February 2017 - Art & Culture

84 - SEVENSEAS

he many species of Spondylus vary considerably in appearance and range. They are grouped in the same

superfamily as the scallops. They cement themselves to rocks, rather than attach themselves by a byssus. Their key characteristic is that the two halves of their shells are joined with a ball-and-socket type of hinge rather than with a toothed hinge, as is more common in other bivalves

Spondylus, otherwise known as the "thorny oyster" is found in the warm waters of most of the world’s seas with the genus having about 76 species living worldwide. Spondylus shells appear in range of colors from white to orange, red and purple.

As of recently I began to explore working with the Spondylus found of the coasts of Ecuador and Peru.

Between the months of April and September, the flesh of Spondylus is toxic to humans, a seasonal toxicity recognized in most shell fish called PSP. It is caused by toxic algae or consumed by shellfish during those months and typically it is at its most toxic following the appearance of the algae bloom known as the "red tide.” Red tides are associated with El Nino oscillations, themselves associated with catastrophic storms.
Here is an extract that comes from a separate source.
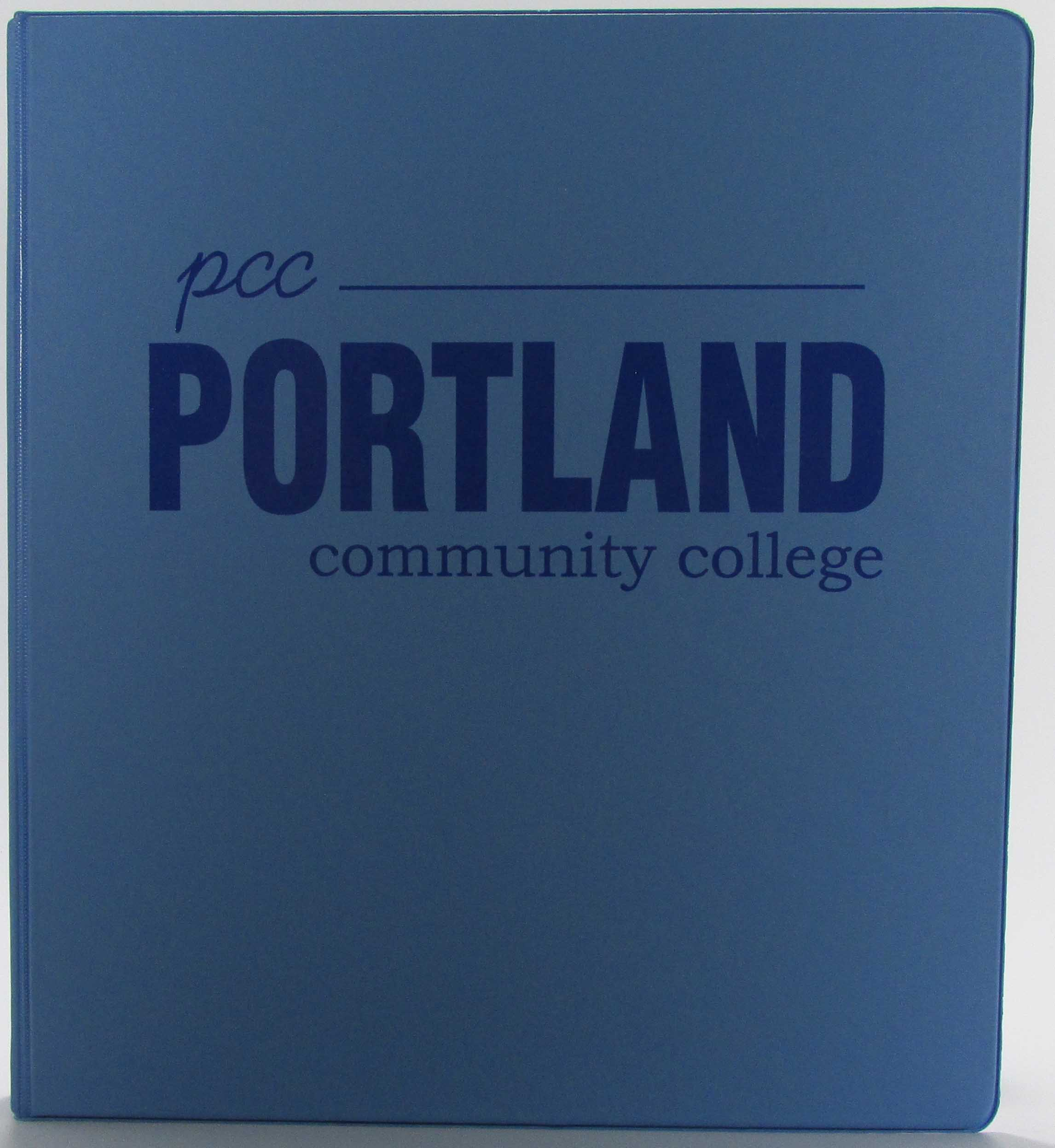 Image For PCC Binder 1""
According to ancient Peruvians, a Quechua myth recorded in the 17th century refers to Spondylus as the "Food of the Gods.” Some debate exists among scholars as to whether this means that the gods consumed Spondylus shells, or the flesh of the animal. Glowacki (2005) makes an interesting argument that the effects of eating Spondylus shell meat out of season may have made them a part of religious ceremonies

The symptoms of PSP include sensory distortions, euphoria, loss of muscular control and paralysis and death in the most severe cases. Glowacki suggests that purposefully eating Spondylus during the "wrong" months may well have effected a hallucinogenic experience associated with shamanism, alternative to other forms of hallucinogens such as cocaine.
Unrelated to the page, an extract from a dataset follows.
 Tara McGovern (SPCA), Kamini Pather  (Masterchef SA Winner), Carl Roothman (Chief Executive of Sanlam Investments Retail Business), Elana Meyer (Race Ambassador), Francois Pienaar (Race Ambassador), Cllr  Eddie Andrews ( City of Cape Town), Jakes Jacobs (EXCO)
In Peruvian culture, the shell played a large part as they were used as currency between South American civilizations. It was traded south of Peru for at least 3,000 years. Spondylus can be found mainly of the coast of Ecuador, but off the coast of Peru it appears when the water warms during the time of the El Niño current in December, right before the rainy season. For this reason, the indigenous people of Peru saw them as “bringing forth the rain.” In dry areas such as the Peruvian Coast, it is no wonder these “OMENS OF RAIN” were considered valuable. When there was drought, and no Spondylus around, it only seemed logical for ancient Peruvians to travel to the Gulf of Guayaquil in

order to find these shells which would help bring the rain.
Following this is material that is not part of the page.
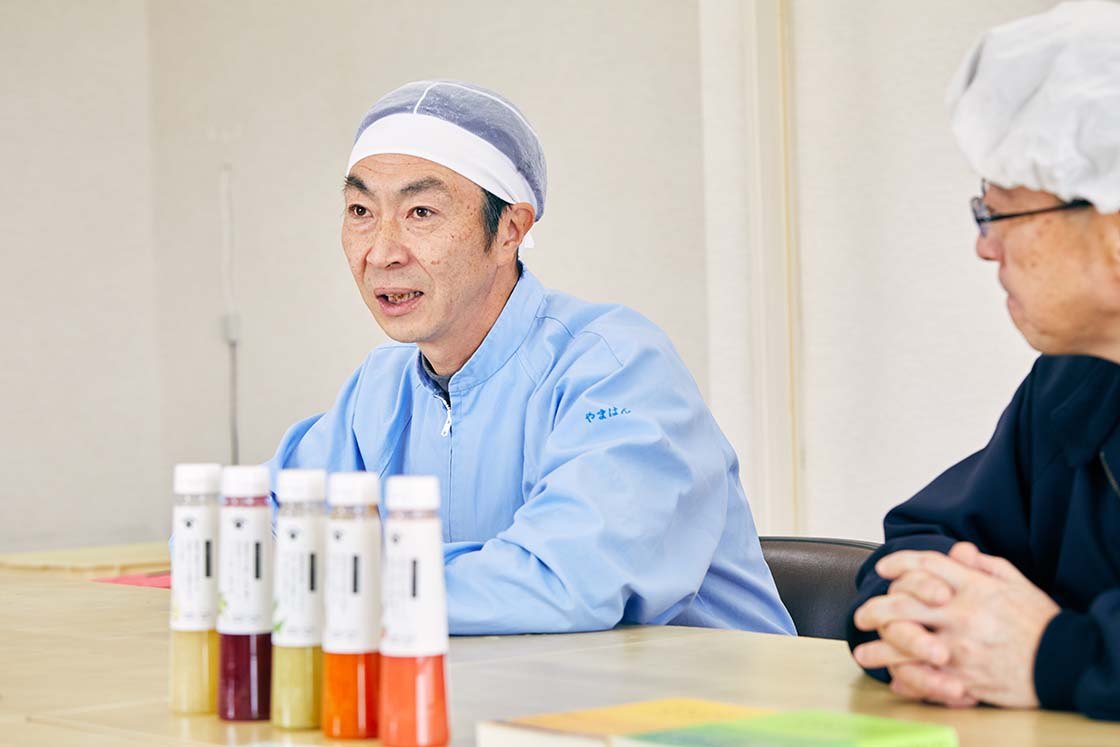 野島食品 社員インタビュー風景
Today, Spondylus is threatened by Ocean pollution, harsh fishing methods, and overexploitation for it fleshy inside, which is also considered a delicacy by locals. As far as consumption for jewelry, because it is difficult to carve its spiky surface, there are not man artists who work with Spondylus. For this reason, local artisans are not considered a threat for harvesting shells even though shells are much sought after by collectors. In the ancient cultures Spondylus shells have been traditionally used for jewelry but only worn by royals.

I have been working with Spondylus for only a few years- since my visit to Peru. I love the magnificent orange red and color but because it is quite hard and difficult to cut, so there are only few pieces in my collection. Generally I would mainly look for smaller size shells and create a composition with other shells like the Haliotis, as featured in this article, which first appeared in Elle Magazine in 2013.